[Activity]: Whenever an image turns up, omit it and return the remaining data exactly.

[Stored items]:
......

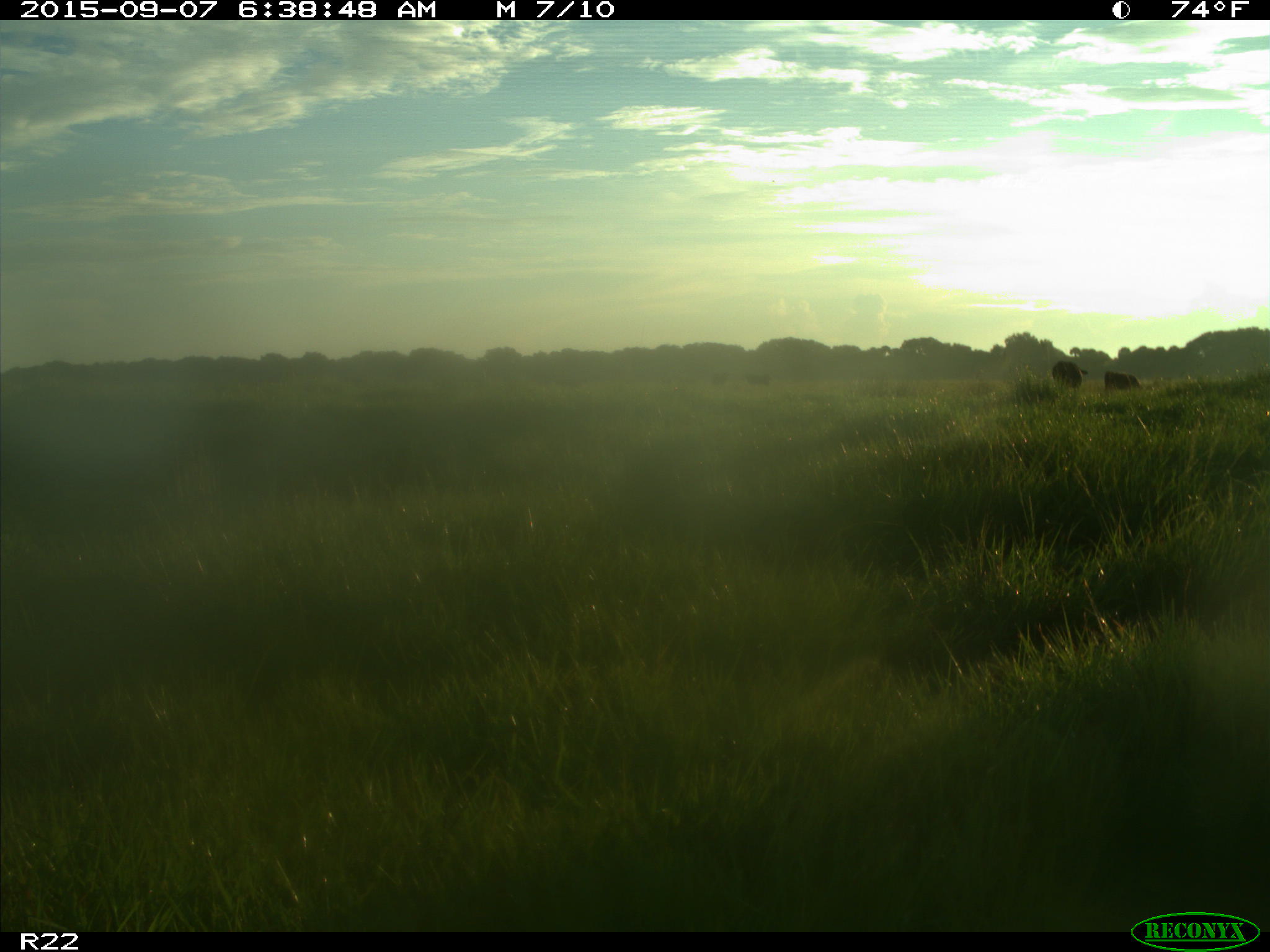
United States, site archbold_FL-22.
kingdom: Animalia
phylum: Chordata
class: Mammalia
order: Artiodactyla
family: Bovidae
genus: Bos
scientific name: Bos taurus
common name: domestic cow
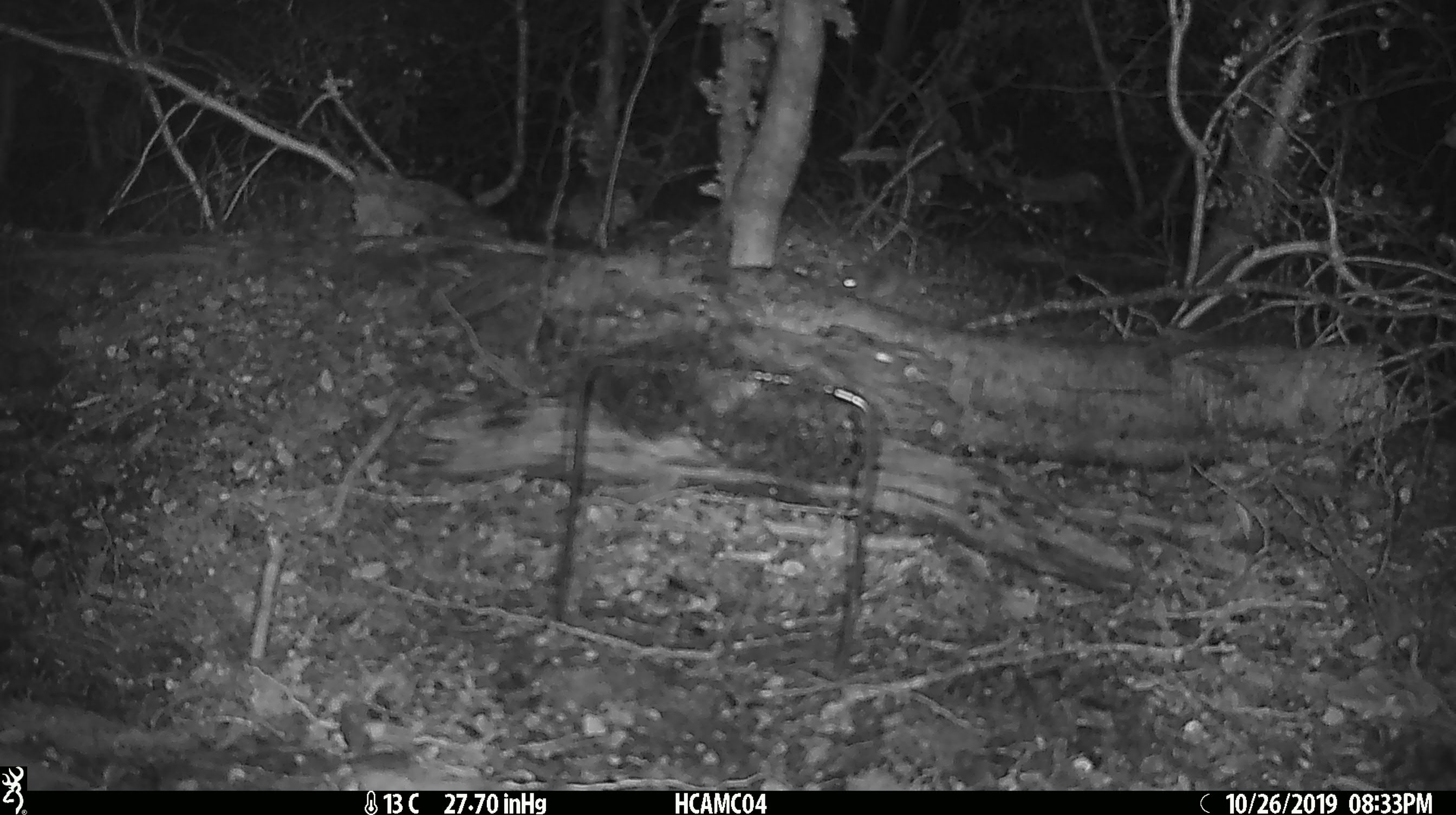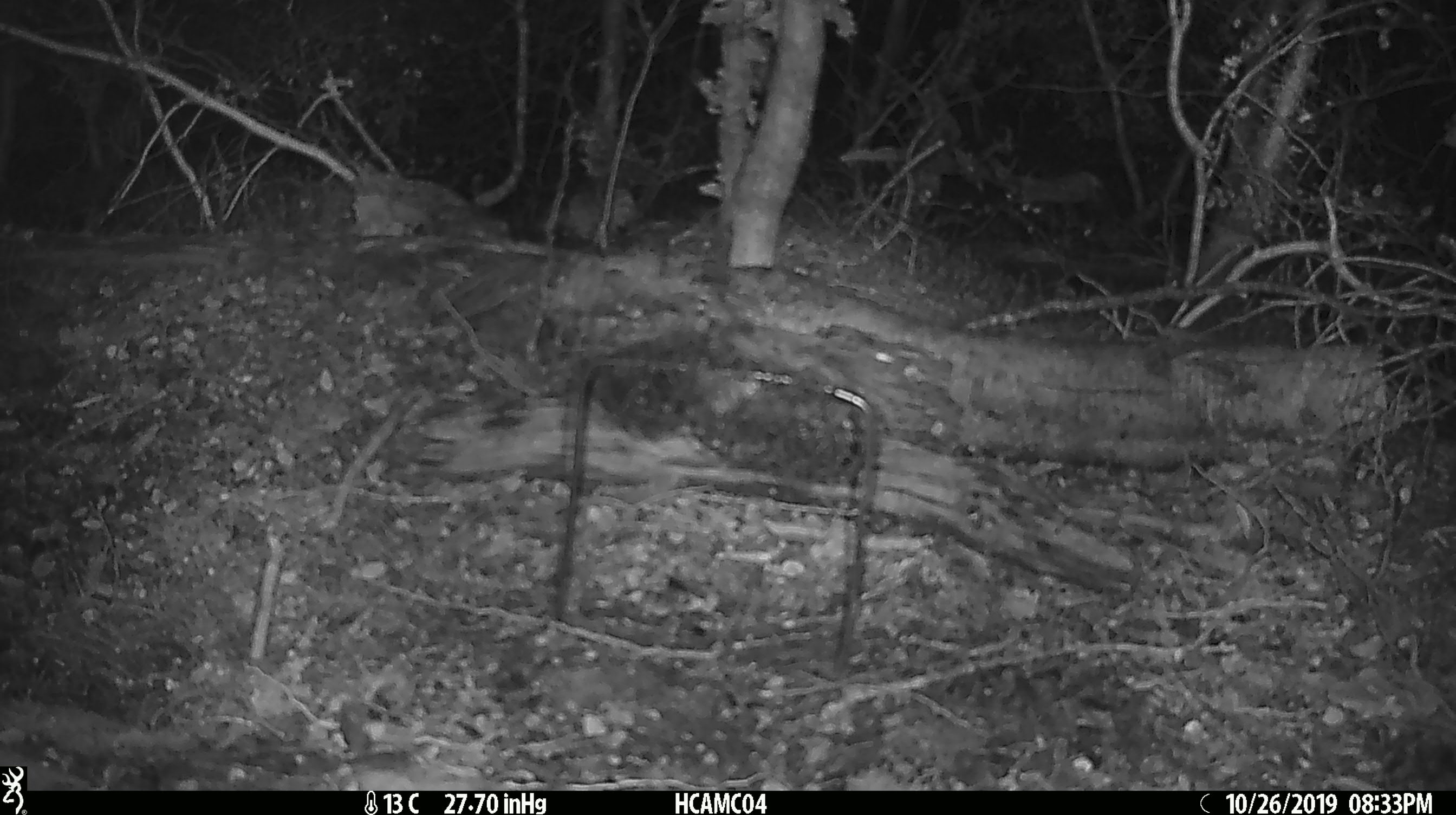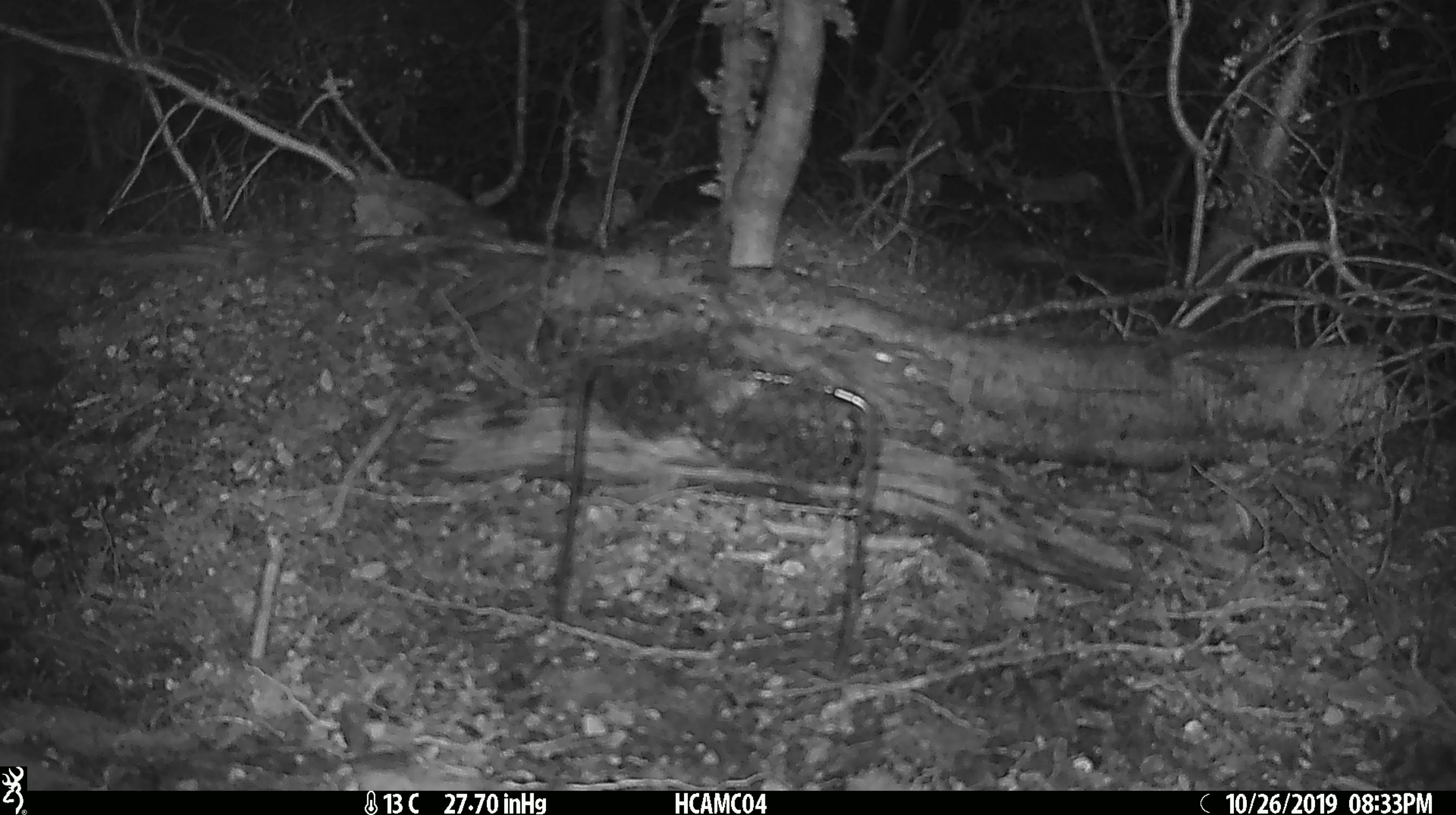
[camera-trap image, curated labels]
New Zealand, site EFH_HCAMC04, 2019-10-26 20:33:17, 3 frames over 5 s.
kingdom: Animalia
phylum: Chordata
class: Mammalia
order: Rodentia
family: Muridae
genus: Mus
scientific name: Mus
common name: mouse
Mouse (Mus).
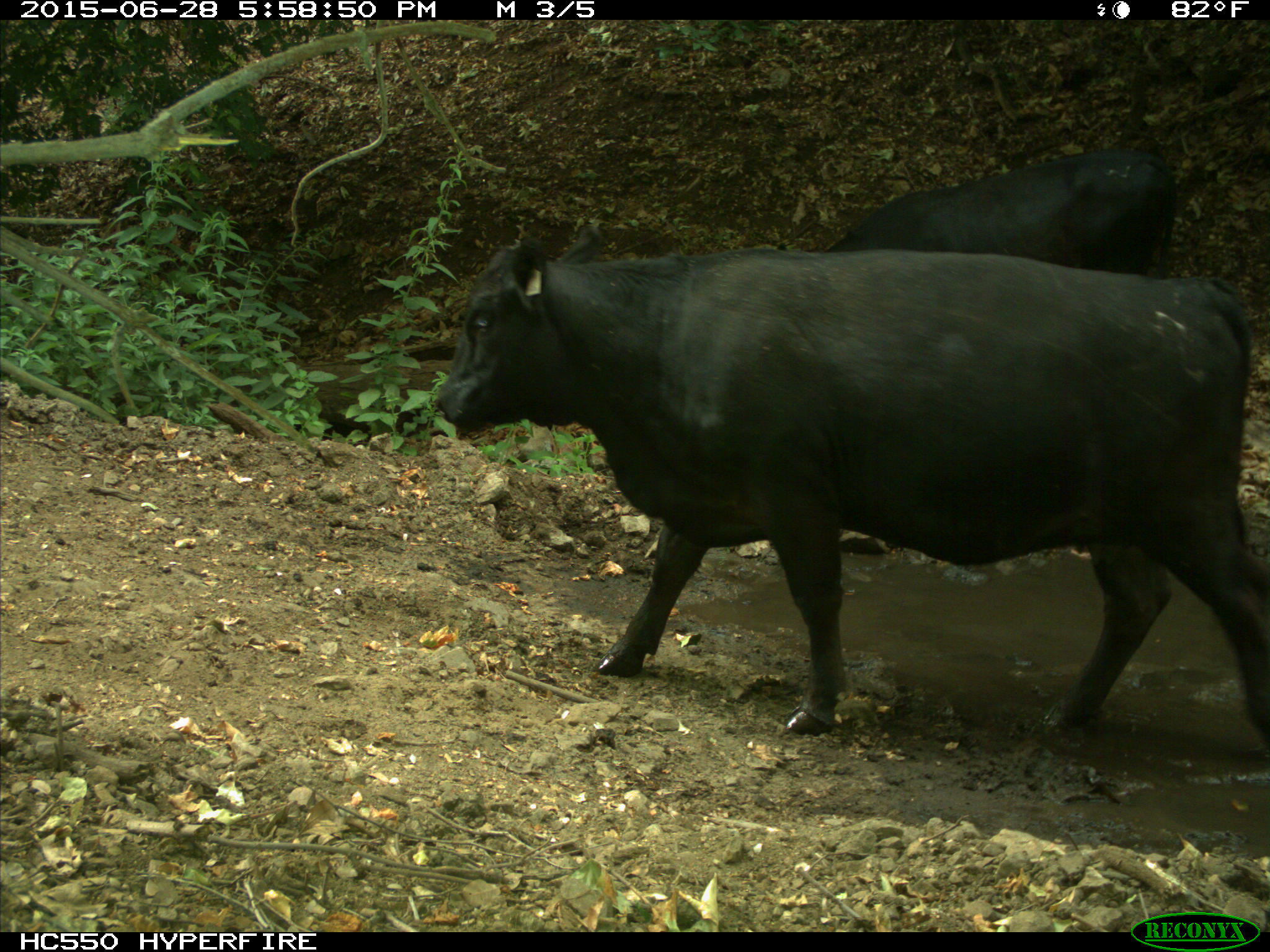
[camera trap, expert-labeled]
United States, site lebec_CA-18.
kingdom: Animalia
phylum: Chordata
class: Mammalia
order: Artiodactyla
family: Bovidae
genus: Bos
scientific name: Bos taurus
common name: domestic cow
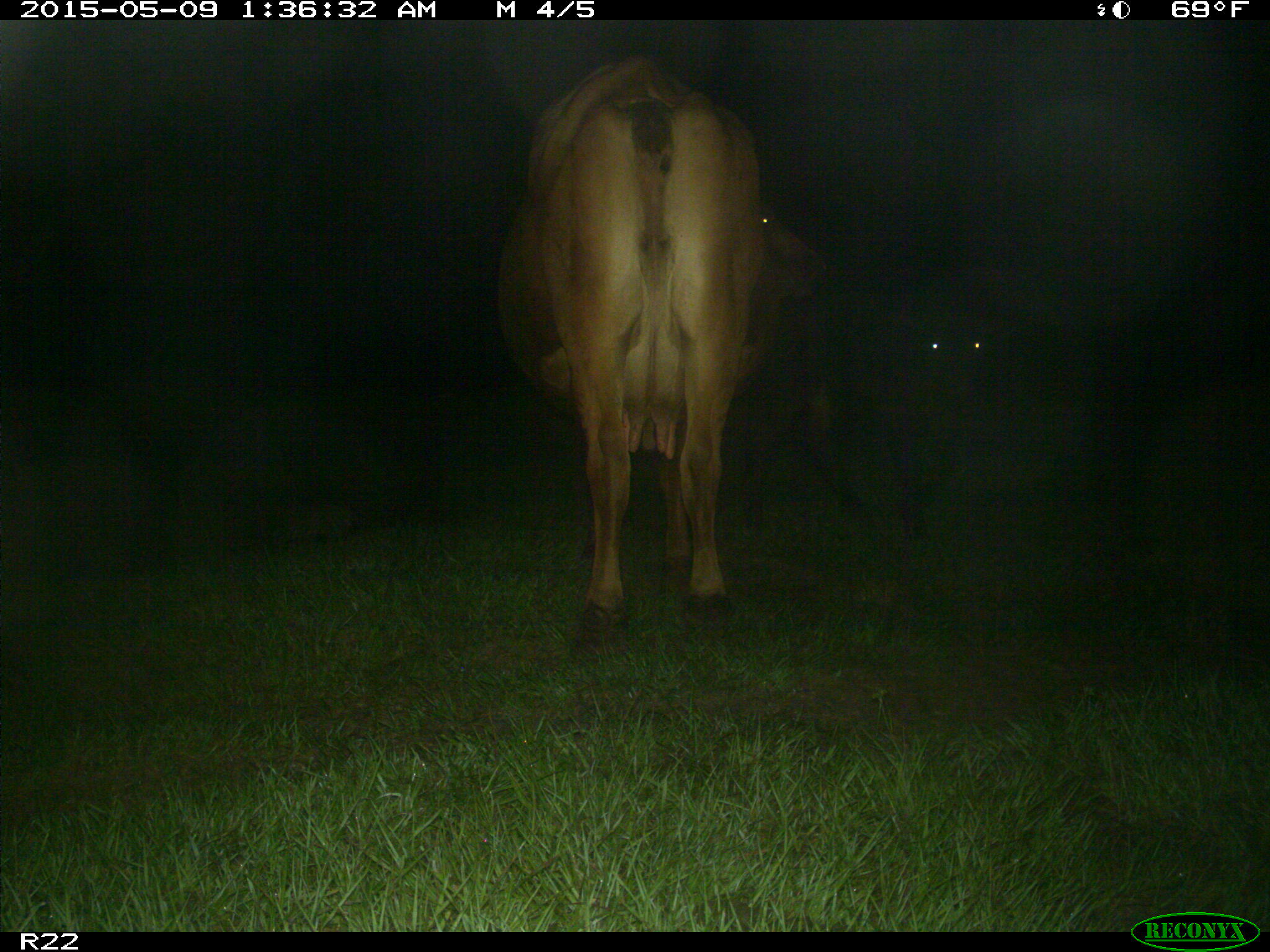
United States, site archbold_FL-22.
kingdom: Animalia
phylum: Chordata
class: Mammalia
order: Artiodactyla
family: Bovidae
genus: Bos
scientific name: Bos taurus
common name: domestic cow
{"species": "Bos taurus (domestic cow)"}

......

[Answer box]:
United States, site archbold_FL-22.
kingdom: Animalia
phylum: Chordata
class: Mammalia
order: Artiodactyla
family: Bovidae
genus: Bos
scientific name: Bos taurus
common name: domestic cow
[camera-trap image, curated labels]
New Zealand, site EFH_HCAMC04, 2019-10-26 20:33:17, 3 frames over 5 s.
kingdom: Animalia
phylum: Chordata
class: Mammalia
order: Rodentia
family: Muridae
genus: Mus
scientific name: Mus
common name: mouse
Mouse (Mus).
[camera trap, expert-labeled]
United States, site lebec_CA-18.
kingdom: Animalia
phylum: Chordata
class: Mammalia
order: Artiodactyla
family: Bovidae
genus: Bos
scientific name: Bos taurus
common name: domestic cow
United States, site archbold_FL-22.
kingdom: Animalia
phylum: Chordata
class: Mammalia
order: Artiodactyla
family: Bovidae
genus: Bos
scientific name: Bos taurus
common name: domestic cow
{"species": "Bos taurus (domestic cow)"}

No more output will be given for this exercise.